The findings of the present investigation show that changes in muscle loading cause modifications in expression of myostatin mRNA and protein in fully differentiated muscle. The elevation of myostatin expression during muscle unloading and its decrease during reloading are consistent with previous interpretations of myostatin’s function in developing systems that have demonstrated a negative influence of myostatin on muscle hypertrophy and hyperplasia (1) . Note that developmental events including satellite cell activation, formation of new myotubes, and renewed expression of genes that are normally expressed during development also occur with reloading (16) , when myostatin expression decreases. This suggests that similar mechanisms may underlie myostatin’s influence on muscle mass in developing and fully differentiated tissue.

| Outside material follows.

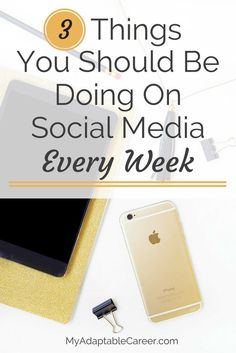 Social media manager and strategist Ashley Mason shares the 3 things you should…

Although the results presented here show that changes in muscle mass are accompanied by reciprocating changes in myostatin expression, the occurrence of significant elevations of myostatin expression during modified muscle loading is not sufficient to cause significant loss of muscle mass. This conclusion is supported by the finding that animals subjected to prolonged periods of muscle unloading with intermittent muscle loading experienced no significant loss of muscle mass, but showed significant increases in myostatin concentration. Thus, either the increase in myostatin expression that occurs in unloaded muscle subjected to intermittent loading is not sufficient to produce detectable mass loss or other variables override the potential regulatory influence of myostatin on muscle mass during modified muscle use.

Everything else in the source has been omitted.